The corporation is making steady progress on its investment plans. New project capacity additions drove liquids production up 11.5% in the quarter, or 261 000 bpd. Total upstream volumes increased to 4.3 million oil equivalent bpd, while capital and exploration expenditures were reduced 33% to US$5.1 billion.

Chemical earnings increased 38% to US$1.4 billion on stronger margins and higher sales volumes. The business is capturing increased specialty and commodity product demand along with significant cost benefits from both gas and liquids cracking advantages at our integrated sites. The downstream segment earned US$906 million as global gasoline demand remains relatively strong. During the quarter, the corporation distributed US$3.1 billion in dividends to shareholders.

First quarter highlights

  • Earnings of US$1.8 billion decreased 63% from the 1Q15.
  • Earnings per share were US$0.43 assuming dilution.
  • Cash flow from operations and asset sales was US$5 billion, including proceeds associated with asset sales of US$177 million.
  • Capital and exploration expenditures were US$5.1 billion, down 33% from the 1Q15.
  • Oil equivalent production increased 1.8% from the 1Q15, with liquids up 11.5% and gas down 9.3%.
  • The corporation distributed US$3.1 billion to shareholders in the 1Q16.
  • Dividends per share of US$0.73 increased 5.8% compared with the 1Q15.

1Q16 versus 1Q15

Upstream earnings declined US$2.9 billion from the 1Q15, to a loss of US$76 million. Lower liquids and gas realisations decreased earnings by US$2.6 billion. Sales mix effects decreased earnings by US$100 million. All other items decreased earnings by US$250 million, including lower gains on asset sales and less favourable tax items partly offset by lower expenses.

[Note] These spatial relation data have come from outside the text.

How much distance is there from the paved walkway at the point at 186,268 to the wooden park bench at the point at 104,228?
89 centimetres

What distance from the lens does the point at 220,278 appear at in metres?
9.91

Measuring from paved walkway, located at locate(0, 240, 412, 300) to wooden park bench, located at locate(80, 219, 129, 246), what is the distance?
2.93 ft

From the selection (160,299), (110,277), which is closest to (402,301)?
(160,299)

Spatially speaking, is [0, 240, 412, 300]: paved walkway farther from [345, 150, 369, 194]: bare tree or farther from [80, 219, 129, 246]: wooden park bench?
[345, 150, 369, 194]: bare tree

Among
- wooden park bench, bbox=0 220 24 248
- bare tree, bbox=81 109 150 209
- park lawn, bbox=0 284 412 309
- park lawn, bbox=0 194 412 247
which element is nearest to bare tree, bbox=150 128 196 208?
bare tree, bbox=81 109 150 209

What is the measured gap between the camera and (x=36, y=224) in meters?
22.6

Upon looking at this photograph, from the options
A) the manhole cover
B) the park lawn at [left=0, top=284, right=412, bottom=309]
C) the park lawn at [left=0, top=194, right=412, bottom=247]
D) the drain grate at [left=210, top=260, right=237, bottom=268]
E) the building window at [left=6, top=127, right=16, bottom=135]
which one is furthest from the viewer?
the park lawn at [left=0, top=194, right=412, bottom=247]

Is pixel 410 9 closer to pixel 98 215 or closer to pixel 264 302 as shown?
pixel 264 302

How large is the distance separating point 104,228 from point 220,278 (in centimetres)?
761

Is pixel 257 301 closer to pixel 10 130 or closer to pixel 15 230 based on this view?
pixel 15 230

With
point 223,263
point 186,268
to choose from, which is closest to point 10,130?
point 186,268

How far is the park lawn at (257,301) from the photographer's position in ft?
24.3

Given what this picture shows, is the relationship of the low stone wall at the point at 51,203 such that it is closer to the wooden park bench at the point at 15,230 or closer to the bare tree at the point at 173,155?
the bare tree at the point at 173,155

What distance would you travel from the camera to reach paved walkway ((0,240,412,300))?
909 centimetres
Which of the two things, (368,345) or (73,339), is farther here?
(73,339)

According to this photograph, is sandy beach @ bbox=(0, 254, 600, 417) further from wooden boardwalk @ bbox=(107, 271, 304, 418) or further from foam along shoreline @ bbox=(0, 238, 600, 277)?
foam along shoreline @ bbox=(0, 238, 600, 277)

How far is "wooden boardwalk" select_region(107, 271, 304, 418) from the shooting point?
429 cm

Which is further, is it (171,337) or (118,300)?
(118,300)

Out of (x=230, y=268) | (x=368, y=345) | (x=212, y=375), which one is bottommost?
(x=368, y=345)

On an oil equivalent basis, production increased 1.8% from the 1Q15. Liquids production totalled 2.5 million bpd, up 261 000 bpd, while natural gas production was 10.7 billion ft3/d, down 1.1 billion ft3/d from 2015. Project ramp-up was partly offset by regulatory restrictions in the Netherlands, field decline and asset management impacts.The US Upstream operations recorded a loss of US$832 million, compared to a loss of US$52 million in the 1Q15. Non-US Upstream earnings were US$756 million, down US$2.2 billion from the prior year.

Downstream earnings were US$906 million, down US$761 million from the 1Q15. Weaker margins decreased earnings by US$860 million. Volume and mix effects increased earnings by US$10 million. All other items, primarily favourable foreign exchange effects, increased earnings by US$90 million. Petroleum product sales of 5.3 million bpd were 480 000 bpd lower than the prior year’s first quarter.

Earnings from the US Downstream were US$187 million, down US$380 million from the 1Q15. Non-US Downstream earnings of US$719 million were US$381 million lower than last year.

Chemical earnings of US$1.4 billion were US$373 million higher than the 1Q15. Improved margins increased earnings by US$250 million. Favourable volume and mix effects increased earnings by US$80 million. All other items, primarily lower expenses, increased earnings by US$40 million. First quarter prime product sales of 6.2 million t were 104 000 t higher than last year's first quarter.

Corporate and financing expenses were US$375 million for the 1Q16, down US$189 million from the 1Q15 due to favourable tax items.

During the 1Q16, Exxon Mobil Corporation purchased nine million shares of its common stock for the treasury at a gross cost of US$726 million. These shares were acquired to offset dilution in conjunction with the company’s benefit plans and programmes. The corporation will continue to acquire shares to offset dilution in conjunction with its benefit plans and programmes, but does not currently plan on making purchases to reduce shares outstanding.